Since yesterday morning our build servers started to get CSSMERR_TP_NOT_TRUSTED
error while code signing the Mac builds. Well, we didn’t notice until trying to release the new Opera Next build in the afternoon, which is obviously a bad timing. When it happened, immediate reaction was search for it in Google, unfortunately, when it happened words haven’t been spread yet so all results we got were from early 2009 ~ 2011, about some intermediate certificates missing, which completely mislead us. We spent a couple of hours inspecting certificates on all 3 of our Mac buildbot servers, none of them seemed wrong. One of my colleagues tried to resign a package locally with certificates/keys installed, got the same error as well.
Fortunately our build server didn’t get the same error every time so we managed to get a build for release.
When I later did a search for the same keyword but limit the results in last 24 hours, we finally found the real answer to the problem this time. According to this discussion:
Apple timestamp server(s) after all that is the problem here. If I add the
--timestamp=none
option, codesign always succeeds.I have exactly the same problem. Probably Apple got two timeservers, with one broken, and a 50% chance for us to reach the working one.

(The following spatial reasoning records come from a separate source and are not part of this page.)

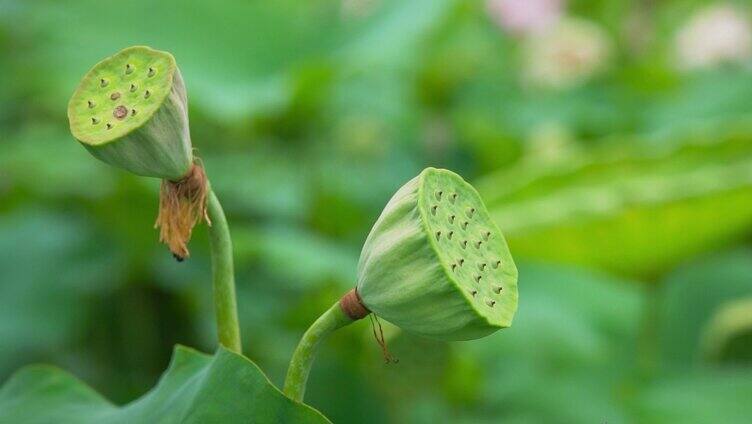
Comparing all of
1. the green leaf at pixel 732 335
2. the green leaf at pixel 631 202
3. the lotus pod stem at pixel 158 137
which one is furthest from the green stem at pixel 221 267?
the green leaf at pixel 732 335

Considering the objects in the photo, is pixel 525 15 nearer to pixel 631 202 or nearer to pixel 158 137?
pixel 631 202

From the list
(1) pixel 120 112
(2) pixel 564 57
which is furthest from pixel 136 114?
(2) pixel 564 57

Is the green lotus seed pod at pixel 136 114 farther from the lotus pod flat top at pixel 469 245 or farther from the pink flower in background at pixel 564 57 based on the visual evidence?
the pink flower in background at pixel 564 57

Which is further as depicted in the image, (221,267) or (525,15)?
(525,15)

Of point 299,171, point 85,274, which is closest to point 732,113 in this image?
point 299,171

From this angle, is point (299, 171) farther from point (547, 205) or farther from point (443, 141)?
point (547, 205)

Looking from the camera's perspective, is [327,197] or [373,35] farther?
[373,35]
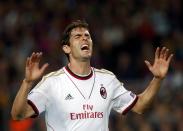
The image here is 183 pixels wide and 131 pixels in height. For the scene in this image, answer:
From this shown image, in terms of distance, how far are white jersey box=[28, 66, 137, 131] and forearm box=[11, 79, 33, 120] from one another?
231mm

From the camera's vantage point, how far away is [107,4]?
1634 cm

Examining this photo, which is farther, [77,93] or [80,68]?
[80,68]

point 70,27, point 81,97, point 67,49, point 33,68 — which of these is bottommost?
point 81,97

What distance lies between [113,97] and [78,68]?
1.77ft

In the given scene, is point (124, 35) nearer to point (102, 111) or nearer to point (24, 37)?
point (24, 37)

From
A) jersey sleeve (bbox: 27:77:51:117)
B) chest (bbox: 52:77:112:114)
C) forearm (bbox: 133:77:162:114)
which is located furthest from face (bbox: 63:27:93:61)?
forearm (bbox: 133:77:162:114)

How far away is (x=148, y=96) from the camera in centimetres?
817

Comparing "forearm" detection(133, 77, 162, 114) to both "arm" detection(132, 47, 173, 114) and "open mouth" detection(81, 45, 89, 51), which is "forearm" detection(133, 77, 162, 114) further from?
"open mouth" detection(81, 45, 89, 51)

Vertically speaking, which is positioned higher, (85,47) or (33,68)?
(85,47)

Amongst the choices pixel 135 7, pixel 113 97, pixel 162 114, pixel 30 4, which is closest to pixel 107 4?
pixel 135 7

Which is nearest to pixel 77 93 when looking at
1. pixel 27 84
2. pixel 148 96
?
pixel 27 84

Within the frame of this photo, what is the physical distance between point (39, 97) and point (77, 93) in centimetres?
46

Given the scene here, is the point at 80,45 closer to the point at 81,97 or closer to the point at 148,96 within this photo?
the point at 81,97

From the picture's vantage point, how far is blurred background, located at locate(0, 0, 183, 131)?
1253 centimetres
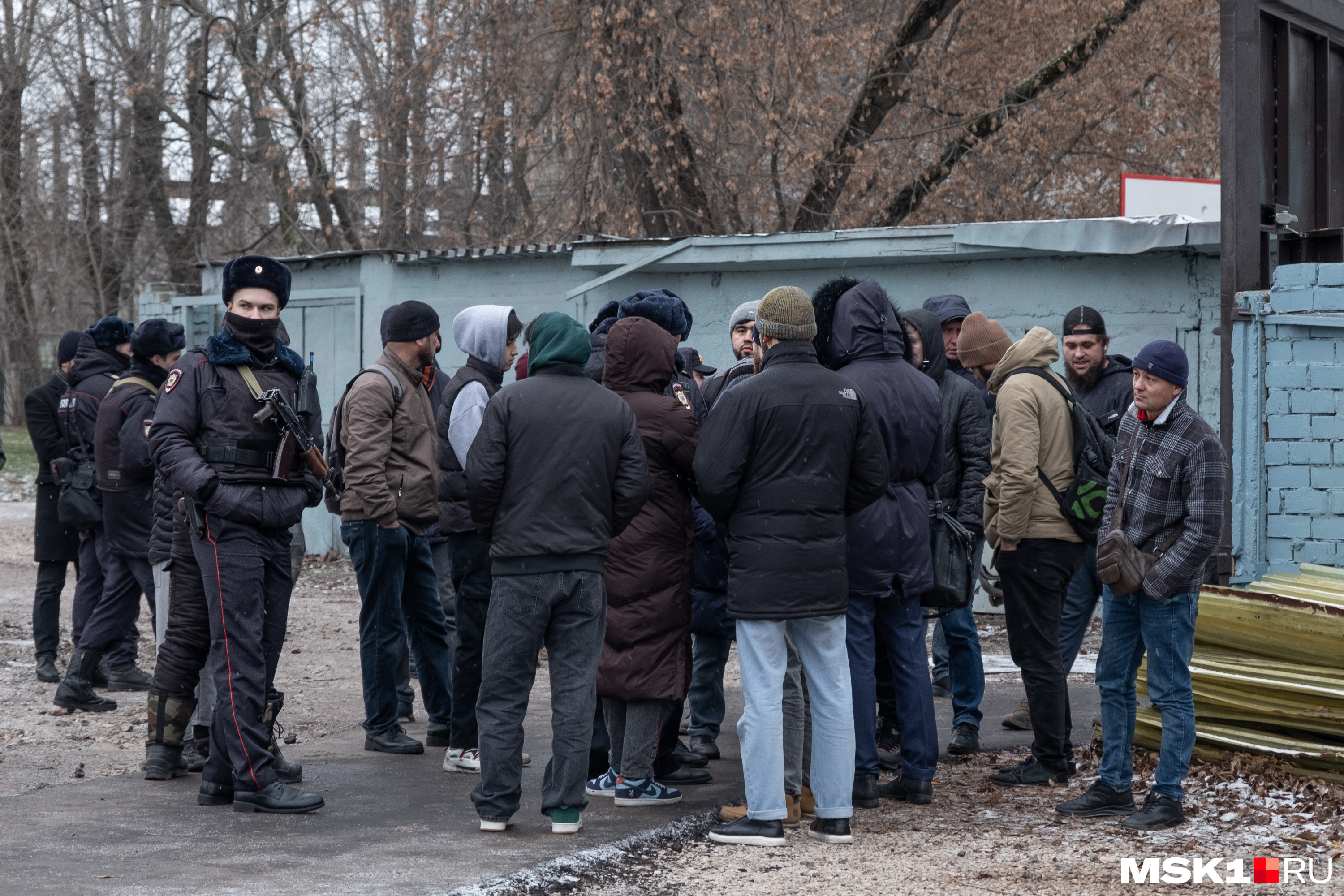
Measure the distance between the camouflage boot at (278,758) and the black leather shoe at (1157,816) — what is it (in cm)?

And it worked for us perfectly as well. The only thing I didn’t know was whether it’s safe to release a build without requesting a timestamp (or where can we find other trusted timestamp servers).
This morning I woke up and saw this summary about yesterday’s incident.
According to Allan Odgaard (the author of TextMate):
As long as the key hasn’t expired, there should be no issue with shipping an app without a date stamp, and quite sure I have shipped a few builds without the signed date stamp.
That at least give us some confidence that if such incident happen again, it shouldn’t be a big issue to turn timestamp off.
Update: More explanations from Apple:
The point of cryptographic timestamps is to assist with situations where your key is compromised. You recover from key compromise by asking Apple to revoke your certificate, which will invalidate (as far as code signing and Gatekeeper are concerned) every signature ever made with it unless it has a cryptographic timestamp that proves it was made before you lost control of your key. Every signature that does not have such a timestamp will become invalid upon revocation.
What kind of server is Apple’s timestamp server, though? Is it just a normal network time server?
@Jen Nico: I’m not sure, but I don’t think it’s not a normal LTP server. Verisign seemed to be providing such a server as well.